Selain itu, masih ada empat daerah yang angka prevalensi tengkes-nya di atas nasional, yakni Muara Enim (22,8 persen), Musi Rawas (25,4 persen), Banyuasin (24,8 persen), dan Ogan Ilir (24,9 persen). Ia berharap kabupaten yang masih menjadi perhatian itu agar segera menurunkannya mendekati target. Saat ini tim percepatan penurunan tengah dikumpulkan untuk melaporkan seluruh kendala yang dialami di lapangan dan mencari solusinya.
Trisnawan mengatakan, ada beberapa faktor yang memengaruhi tengkes, yakni lingkungan, sarana dan prasarana, fasilitas kesehatan, pola asuh, dan pola makan. ”Intervensi spesifik akan diperkuat,” ujarnya.
Intervensi itu adalah memastikan kebersihan lingkungan, terutama di kawasan kumuh, dan memberikan edukasi serta asupan gizi cukup bagi calon pengantin, ibu hamil, ibu menyusui, dan anak di masa 1.000 hari kehidupan sampai mereka anak balita.

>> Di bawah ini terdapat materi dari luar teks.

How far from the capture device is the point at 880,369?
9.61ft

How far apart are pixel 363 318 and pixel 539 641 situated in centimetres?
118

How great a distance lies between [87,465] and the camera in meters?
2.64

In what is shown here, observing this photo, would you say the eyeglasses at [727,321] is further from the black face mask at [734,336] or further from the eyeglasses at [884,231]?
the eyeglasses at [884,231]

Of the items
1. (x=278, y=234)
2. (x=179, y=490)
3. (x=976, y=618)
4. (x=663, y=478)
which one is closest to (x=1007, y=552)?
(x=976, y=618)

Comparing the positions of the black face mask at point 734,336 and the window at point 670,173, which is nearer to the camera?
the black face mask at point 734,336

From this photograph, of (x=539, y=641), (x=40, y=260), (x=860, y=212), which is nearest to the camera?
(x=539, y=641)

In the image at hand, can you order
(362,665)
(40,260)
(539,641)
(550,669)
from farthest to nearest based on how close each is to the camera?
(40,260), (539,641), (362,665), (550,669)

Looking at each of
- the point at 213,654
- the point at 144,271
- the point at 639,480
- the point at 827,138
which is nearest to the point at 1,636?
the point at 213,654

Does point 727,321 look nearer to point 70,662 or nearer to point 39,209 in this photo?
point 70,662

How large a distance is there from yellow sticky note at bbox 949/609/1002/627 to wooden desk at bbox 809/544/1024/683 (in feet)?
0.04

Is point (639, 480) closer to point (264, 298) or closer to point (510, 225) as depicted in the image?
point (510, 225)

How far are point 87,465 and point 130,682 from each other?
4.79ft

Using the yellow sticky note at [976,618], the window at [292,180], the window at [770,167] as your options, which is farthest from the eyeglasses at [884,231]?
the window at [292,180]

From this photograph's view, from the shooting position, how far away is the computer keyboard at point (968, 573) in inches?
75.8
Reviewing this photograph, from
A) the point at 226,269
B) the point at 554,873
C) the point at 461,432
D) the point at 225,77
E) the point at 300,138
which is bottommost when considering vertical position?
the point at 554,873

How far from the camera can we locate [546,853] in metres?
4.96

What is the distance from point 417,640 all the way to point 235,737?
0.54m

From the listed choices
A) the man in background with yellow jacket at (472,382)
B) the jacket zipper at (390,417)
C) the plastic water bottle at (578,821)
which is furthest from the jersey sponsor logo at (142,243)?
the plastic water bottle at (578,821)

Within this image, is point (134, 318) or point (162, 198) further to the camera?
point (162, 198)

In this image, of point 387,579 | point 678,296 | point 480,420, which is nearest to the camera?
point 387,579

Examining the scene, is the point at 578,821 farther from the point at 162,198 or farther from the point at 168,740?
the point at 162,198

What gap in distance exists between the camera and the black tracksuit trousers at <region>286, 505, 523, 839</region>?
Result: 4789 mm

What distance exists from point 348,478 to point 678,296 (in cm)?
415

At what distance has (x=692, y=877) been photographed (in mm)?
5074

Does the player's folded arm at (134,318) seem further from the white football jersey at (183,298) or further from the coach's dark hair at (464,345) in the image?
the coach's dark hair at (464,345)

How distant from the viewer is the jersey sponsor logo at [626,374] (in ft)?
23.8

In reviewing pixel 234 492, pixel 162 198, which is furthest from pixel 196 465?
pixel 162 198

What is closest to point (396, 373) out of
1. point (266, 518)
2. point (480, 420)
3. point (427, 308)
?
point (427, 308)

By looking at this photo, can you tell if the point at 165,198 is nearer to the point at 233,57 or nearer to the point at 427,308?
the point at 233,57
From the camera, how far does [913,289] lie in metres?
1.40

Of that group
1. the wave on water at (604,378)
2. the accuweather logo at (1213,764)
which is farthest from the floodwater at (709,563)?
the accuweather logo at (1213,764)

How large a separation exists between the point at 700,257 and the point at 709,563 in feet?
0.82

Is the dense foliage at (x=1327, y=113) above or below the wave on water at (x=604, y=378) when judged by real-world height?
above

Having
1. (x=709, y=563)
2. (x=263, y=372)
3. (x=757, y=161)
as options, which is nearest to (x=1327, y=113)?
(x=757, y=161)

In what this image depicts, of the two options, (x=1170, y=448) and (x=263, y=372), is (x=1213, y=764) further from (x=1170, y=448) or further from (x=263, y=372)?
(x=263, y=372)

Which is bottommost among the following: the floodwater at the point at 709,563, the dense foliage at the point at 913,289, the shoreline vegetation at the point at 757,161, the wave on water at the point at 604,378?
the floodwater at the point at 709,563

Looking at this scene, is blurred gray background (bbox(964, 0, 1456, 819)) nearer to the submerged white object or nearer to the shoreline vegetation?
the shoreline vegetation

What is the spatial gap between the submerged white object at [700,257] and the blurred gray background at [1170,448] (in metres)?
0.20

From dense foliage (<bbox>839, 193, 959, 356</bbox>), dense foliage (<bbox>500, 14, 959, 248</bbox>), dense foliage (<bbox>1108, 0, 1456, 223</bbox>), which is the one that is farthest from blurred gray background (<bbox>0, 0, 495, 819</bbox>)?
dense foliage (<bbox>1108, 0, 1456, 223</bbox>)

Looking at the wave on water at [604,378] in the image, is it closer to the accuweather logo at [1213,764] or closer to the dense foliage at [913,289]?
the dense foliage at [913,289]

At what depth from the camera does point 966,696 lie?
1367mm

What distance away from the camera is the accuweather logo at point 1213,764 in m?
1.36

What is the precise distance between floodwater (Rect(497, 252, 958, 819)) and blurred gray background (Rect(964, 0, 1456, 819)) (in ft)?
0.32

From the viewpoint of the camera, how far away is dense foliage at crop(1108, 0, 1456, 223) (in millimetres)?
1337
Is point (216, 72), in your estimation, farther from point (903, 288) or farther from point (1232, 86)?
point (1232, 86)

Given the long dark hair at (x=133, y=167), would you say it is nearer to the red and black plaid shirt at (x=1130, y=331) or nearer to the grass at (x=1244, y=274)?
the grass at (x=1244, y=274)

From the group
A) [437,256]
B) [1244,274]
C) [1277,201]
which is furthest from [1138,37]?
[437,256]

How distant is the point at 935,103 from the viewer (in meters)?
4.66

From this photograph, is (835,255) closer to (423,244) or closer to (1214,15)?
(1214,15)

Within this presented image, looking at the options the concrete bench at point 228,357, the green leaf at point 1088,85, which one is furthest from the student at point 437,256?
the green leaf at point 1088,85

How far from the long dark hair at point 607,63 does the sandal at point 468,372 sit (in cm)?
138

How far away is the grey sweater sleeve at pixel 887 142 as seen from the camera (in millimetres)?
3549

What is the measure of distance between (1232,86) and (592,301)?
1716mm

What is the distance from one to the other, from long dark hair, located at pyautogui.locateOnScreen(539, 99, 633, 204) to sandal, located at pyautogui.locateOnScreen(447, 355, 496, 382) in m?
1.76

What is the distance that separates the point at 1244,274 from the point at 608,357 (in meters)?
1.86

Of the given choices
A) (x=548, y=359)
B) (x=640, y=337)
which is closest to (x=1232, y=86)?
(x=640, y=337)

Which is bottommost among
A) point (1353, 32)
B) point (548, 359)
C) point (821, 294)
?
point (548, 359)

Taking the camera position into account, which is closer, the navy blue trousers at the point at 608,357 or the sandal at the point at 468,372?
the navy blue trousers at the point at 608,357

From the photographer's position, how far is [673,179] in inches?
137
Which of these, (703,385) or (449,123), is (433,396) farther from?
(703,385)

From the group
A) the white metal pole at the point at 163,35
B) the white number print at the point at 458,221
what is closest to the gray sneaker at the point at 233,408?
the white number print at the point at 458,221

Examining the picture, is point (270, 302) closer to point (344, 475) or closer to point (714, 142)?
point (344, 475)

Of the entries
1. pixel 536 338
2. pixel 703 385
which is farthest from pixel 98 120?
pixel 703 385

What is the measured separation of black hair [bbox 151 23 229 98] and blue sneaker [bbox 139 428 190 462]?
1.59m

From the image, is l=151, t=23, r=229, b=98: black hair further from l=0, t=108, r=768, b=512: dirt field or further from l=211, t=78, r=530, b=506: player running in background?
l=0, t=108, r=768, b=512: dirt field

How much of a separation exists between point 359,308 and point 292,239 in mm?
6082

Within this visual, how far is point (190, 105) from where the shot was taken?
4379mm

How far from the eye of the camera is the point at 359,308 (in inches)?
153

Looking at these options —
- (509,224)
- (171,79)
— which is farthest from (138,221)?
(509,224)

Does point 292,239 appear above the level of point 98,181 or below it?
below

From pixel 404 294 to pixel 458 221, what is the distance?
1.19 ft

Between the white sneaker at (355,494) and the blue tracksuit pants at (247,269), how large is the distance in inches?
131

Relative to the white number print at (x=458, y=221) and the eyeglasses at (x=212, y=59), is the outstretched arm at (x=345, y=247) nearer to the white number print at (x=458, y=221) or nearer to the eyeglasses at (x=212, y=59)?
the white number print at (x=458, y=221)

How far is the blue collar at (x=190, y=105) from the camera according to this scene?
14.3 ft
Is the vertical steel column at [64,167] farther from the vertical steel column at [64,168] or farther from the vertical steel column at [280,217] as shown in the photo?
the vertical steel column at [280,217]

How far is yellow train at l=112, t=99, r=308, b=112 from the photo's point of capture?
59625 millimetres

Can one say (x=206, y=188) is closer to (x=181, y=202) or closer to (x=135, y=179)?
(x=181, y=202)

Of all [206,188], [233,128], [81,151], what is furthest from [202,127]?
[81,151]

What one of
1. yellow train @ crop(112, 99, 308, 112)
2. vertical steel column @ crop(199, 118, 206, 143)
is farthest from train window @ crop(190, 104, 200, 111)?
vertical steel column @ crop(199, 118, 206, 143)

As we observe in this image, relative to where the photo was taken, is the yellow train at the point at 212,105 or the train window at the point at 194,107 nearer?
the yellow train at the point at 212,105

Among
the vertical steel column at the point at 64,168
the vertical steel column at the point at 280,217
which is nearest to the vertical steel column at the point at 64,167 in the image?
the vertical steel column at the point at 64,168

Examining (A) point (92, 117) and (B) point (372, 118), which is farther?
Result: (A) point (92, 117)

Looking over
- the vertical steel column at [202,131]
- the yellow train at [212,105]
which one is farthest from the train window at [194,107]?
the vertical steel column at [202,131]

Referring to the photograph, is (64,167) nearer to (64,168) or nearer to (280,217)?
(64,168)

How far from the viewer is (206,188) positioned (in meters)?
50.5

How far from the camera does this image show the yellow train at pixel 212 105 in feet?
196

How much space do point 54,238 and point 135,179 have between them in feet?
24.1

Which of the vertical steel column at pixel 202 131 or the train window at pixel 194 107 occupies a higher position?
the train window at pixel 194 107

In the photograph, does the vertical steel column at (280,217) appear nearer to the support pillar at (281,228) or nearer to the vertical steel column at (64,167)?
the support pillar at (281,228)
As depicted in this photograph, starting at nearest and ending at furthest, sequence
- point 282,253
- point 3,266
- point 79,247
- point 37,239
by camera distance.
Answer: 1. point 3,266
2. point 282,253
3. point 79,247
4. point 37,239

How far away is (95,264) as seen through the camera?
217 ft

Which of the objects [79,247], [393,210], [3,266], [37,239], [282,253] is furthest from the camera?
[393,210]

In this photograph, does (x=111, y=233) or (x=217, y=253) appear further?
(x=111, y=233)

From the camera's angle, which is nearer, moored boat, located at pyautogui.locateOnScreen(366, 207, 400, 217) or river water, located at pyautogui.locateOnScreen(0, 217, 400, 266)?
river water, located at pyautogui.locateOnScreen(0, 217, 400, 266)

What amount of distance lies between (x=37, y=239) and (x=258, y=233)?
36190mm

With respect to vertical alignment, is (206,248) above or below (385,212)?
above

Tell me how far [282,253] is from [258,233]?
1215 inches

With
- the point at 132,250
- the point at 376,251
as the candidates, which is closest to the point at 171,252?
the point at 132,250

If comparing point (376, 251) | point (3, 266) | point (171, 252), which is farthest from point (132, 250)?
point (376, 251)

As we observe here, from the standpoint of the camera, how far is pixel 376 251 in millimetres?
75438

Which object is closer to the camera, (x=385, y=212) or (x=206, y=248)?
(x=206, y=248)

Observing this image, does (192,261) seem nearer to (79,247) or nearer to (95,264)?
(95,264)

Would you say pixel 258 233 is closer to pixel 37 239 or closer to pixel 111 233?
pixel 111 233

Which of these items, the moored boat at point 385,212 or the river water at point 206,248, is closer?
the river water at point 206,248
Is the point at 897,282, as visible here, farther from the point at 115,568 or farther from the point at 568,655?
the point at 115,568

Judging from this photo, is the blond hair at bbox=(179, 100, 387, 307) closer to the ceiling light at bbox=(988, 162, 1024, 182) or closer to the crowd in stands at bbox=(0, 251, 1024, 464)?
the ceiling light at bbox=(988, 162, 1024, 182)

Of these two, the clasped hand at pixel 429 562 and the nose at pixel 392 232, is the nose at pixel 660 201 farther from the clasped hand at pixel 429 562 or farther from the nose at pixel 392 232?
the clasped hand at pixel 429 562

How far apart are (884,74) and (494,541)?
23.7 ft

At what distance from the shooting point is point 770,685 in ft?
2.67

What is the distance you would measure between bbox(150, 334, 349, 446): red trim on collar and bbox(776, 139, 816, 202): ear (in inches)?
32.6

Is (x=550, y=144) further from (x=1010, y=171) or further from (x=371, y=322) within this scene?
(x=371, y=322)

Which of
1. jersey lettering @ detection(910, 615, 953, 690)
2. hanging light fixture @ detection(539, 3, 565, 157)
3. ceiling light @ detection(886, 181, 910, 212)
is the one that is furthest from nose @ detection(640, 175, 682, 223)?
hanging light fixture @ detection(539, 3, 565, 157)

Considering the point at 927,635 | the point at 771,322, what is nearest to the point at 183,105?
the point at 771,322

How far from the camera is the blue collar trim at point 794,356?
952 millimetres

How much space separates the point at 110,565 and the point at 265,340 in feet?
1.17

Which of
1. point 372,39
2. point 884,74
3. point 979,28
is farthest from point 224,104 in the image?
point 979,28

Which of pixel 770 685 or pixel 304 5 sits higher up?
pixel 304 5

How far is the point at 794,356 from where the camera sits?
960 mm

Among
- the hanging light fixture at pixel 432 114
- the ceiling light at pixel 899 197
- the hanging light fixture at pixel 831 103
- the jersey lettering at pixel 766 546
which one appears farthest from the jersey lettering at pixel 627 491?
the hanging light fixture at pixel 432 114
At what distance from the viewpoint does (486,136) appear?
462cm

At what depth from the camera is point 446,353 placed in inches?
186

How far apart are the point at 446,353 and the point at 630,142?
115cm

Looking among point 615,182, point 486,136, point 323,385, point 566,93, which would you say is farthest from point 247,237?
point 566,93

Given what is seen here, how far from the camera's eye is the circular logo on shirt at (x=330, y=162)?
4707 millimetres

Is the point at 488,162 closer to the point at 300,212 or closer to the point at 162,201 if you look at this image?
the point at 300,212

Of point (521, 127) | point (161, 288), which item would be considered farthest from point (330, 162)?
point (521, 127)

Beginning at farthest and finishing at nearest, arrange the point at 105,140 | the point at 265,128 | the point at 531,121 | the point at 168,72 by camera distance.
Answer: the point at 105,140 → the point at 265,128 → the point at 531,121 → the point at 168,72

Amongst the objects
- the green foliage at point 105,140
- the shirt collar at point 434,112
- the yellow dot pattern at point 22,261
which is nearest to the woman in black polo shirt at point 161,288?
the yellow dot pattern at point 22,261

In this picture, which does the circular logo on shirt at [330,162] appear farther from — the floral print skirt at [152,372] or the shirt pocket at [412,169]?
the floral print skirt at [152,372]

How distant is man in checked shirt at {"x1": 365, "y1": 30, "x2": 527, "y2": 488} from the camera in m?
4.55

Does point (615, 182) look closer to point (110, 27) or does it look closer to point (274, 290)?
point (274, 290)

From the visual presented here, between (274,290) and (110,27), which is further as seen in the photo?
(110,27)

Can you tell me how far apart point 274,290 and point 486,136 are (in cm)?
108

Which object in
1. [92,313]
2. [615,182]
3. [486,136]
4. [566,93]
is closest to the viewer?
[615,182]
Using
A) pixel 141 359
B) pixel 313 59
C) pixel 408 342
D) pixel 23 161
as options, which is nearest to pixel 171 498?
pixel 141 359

Kepala Dinas Pekerjaan Umum dan Permukiman Sumatera Selatan Basyarudin Akhmad mengatakan, pihaknya berfokus pada penyediaan air bersih. Secara keseluruhan ada sekitar 22 persen daerah di Sumsel yang belum teraliri air bersih. Saat ini, dirinya terus berkoordinasi dengan pemda dan perusahaan air minum untuk meningkatkan kapasitas penyerapan dan penampungan air agar kebutuhan masyarakat dapat terpenuhi.
”Kami menargetkan untuk di beberapa daerah di wilayah Palembang bisa teraliri tahun ini. Tentu dalam pelaksanaannya membutuhkan waktu,” ujarnya. Harapannya, angka tengkes pun bisa direduksi sesuai target.